— START EXTRACTED TEXT —

How do recommend working with clients like in situations like this?


1Password Version: Not Provided
Extension Version: Not Provided
OS Version: Not Provided
Sync Type: Teams

Comments

  • BenBen AWS Team

    Team Member

    Hi @wavesound

    1Password greatly decreases the overall cognitive load of remembering and securely storing credentials because you only have one set of credentials you have to keep track of: the ones for 1Password. This is vastly better than having to remember passwords for each system that requires one. The Secret Key is only needed infrequently: when signing in from a new device. It is stored in the 1Password application after entering it once, and can be retrieved from there. So while it is ideal to have it printed and stored in a physically safe location this is not absolutely mandatory. It is even less critical particularly in large organizations that should have multiple people that can assist with recovery (if the Secret Key is needed and unavailable for some reason).

    Really all that you have to remember is your email address and Master Password. As such I'm not sure I understand the question? Could you elaborate? Where/when are people running into trouble? Is it when adding 1Password to new devices?

    Please let me know.

    Ben

  • Hi @Ben

    You don't have to sell me on the use-case of a password manager. My concern is more about the administrative overhead with managing random Secret Keys for users.

    "Really all that you have to remember is your email address and Master Password."

    We're not really running into issues with technically-savvy users, but rather with SMBs that tend to outsource IT. These users do not keep track of their secret keys meaning that if their work laptop crashes, etc. we have to reset the key. For SMBs this is headache that users themselves cannot address without help from IT. With competing products, a trip to the store for a new device and an app install is all that is required. However, with 1Password for business, you actually need to keep track of...two passwords and managing those secret keys as an administrator would be an unacceptable hassle for my clients. I was wondering if you had any suggestions there.

— END EXTRACTED TEXT —

## PROBLEM STATEMENT
Continue the forum thread about managing 1Password Secret Keys for clients, starting right after its last sentence. The records that follow are not needed for anything here.

— START RECORDS PROVIDED —

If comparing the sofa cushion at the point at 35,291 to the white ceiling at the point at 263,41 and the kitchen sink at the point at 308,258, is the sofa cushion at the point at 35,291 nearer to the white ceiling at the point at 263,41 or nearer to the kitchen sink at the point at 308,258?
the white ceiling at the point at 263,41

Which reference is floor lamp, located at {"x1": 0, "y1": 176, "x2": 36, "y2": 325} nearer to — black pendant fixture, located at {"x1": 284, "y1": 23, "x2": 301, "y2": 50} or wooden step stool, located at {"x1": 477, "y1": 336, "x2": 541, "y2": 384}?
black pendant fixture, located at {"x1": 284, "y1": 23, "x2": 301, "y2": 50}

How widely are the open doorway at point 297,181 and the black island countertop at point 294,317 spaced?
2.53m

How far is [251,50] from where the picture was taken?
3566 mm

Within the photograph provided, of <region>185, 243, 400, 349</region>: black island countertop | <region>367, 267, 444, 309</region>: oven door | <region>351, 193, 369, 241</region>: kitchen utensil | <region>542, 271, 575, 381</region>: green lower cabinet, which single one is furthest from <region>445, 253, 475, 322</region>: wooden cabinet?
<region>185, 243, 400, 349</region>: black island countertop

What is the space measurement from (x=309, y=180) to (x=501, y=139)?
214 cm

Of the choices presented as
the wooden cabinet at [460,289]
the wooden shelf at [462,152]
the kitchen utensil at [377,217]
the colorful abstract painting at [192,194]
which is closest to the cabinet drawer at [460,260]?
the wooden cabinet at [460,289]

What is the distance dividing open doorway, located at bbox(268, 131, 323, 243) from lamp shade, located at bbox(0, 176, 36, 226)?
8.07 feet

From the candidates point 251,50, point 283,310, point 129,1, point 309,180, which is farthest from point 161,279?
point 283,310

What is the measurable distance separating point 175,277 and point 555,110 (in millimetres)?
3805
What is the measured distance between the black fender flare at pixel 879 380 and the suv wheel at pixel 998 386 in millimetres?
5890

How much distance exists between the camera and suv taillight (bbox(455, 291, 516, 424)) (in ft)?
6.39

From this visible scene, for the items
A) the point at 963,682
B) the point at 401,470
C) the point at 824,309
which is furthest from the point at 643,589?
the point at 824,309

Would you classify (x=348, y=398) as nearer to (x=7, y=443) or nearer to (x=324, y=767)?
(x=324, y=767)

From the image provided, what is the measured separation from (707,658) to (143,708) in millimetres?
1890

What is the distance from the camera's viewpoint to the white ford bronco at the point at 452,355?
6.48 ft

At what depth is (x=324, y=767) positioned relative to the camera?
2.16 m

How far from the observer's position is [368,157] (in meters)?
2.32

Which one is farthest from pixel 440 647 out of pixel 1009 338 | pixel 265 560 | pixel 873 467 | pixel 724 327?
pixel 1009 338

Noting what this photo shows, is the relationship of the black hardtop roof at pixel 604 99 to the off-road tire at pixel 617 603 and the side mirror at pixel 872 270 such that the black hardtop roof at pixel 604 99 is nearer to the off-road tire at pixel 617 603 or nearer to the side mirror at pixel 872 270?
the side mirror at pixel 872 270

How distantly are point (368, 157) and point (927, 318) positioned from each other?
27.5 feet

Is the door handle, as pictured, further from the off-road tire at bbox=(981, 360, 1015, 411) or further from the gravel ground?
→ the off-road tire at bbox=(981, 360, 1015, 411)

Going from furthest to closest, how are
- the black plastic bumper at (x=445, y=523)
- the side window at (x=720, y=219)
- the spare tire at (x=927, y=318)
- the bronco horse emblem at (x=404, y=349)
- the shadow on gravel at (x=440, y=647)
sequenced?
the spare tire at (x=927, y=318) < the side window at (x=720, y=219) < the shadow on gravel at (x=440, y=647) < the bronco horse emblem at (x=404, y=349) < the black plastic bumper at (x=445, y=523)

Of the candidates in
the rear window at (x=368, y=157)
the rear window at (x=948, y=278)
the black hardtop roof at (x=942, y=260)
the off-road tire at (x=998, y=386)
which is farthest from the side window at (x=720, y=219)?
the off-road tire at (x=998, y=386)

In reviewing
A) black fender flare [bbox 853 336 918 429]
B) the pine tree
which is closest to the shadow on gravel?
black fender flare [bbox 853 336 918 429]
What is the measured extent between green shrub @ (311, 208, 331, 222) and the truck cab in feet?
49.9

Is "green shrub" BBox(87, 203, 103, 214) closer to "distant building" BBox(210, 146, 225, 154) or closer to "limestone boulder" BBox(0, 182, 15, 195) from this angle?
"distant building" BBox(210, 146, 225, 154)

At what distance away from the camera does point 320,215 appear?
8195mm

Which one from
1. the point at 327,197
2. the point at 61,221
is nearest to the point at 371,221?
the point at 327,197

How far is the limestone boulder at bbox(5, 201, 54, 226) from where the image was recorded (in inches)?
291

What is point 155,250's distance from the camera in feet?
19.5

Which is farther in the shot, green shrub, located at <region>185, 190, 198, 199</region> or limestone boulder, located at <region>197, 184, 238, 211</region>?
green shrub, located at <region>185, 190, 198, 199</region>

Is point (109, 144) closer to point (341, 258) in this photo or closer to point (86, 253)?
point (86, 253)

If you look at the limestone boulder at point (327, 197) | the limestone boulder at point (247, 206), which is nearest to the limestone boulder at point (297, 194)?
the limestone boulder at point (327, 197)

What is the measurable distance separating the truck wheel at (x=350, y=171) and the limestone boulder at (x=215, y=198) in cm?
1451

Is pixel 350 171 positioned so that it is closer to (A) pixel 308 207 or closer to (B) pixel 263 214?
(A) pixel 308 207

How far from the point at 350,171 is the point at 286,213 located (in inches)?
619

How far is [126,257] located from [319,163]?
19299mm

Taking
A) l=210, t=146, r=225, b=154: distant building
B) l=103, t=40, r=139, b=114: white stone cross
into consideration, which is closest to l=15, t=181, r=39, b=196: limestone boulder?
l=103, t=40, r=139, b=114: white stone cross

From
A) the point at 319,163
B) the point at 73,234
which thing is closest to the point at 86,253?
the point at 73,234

— END RECORDS PROVIDED —

## WRITTEN RESPONSE
  • brentybrenty

    Team Member

    @wavesound: That helps a bit, but I think we may still not be on the same page here. I'm not sure how you're proposing 1Password could help with people losing their account credentials. We simply can't have them. As you mentioned, in a team/business setting, an admin can help the user go through account recovery. I guess, from experience using account recovery, I'm not sure how it's a hassle. I mean, I guess it is compared to not having to do recovery...but the only solution to that problem is users not locking themselves out of their accounts in the first place. And we're not in a position to prevent that. :blush:

  • @brenty,

    Understood, however, when the account recovery process is completed, you need to go and re-enter the new account key on all of their devices. Some of those devices are not immediately accessible.

  • ag_anaag_ana

    Team Member

    @wavesound: that's correct, but it's not mandatory to reauthenticate immediately on every device. If some of those devices are not immediately accessible, the user can update the login credentials on the devices they have already, and update them on the other devices at a later time. Hopefully recovery will also not be required that often :)

  • brentybrenty

    Team Member

    @wavesound: You're correct that you'd need to reauthenticate in order to sync any new changes, but any app where you've already signed in will already have the data locally and is quite usable, even without a connection. Again, you'd just need to sign in to be able to connect going forward.

  • Right, but I think you're missing the point that we'd have to have them drag all of their devices in to get reset. It sounds what we find to be an excessive burden for our customers is an acceptable tradeoff.

    We will have to recommend another product for this affected client since they will not accept this approach since its too "geeky" as far as they are concerned.

  • brentybrenty

    Team Member
    edited July 2019

    we'd have to have them drag all of their devices in to get reset

    @wavesound: Why? If they're not using them anyway (at home?), it doesn't matter. To be clear, the account recovery process isn't done per-device; it's done for the account.

    We will have to recommend another product for this affected client since they will not accept this approach since its too "geeky" as far as they are concerned.

    That's entirely up to you of course, but I do think you're missing the point with the Secret Key. I'd encourage you to see my comments here, and let's keep the conversation going in one place as opposed to all over, as that can cause confusion and slows down response time for everyone -- including you. Thanks!

  • @brenty,

    I'm keeping the conversation separate since I'm exploring two challenges we are facing with the Secret Key model.

    I'm familiar with the account recovery model because I just tested on my own 1Password.com account and all of my devices were immediately disconnected and I had to go to each one and re-enter the "Secret Key." That's the burden to which I am referring and I think you may not quite understand. Once they get home and have to re-configure their devices as if they were signing into 1Password for the first time and we have to walk them through that process for each device.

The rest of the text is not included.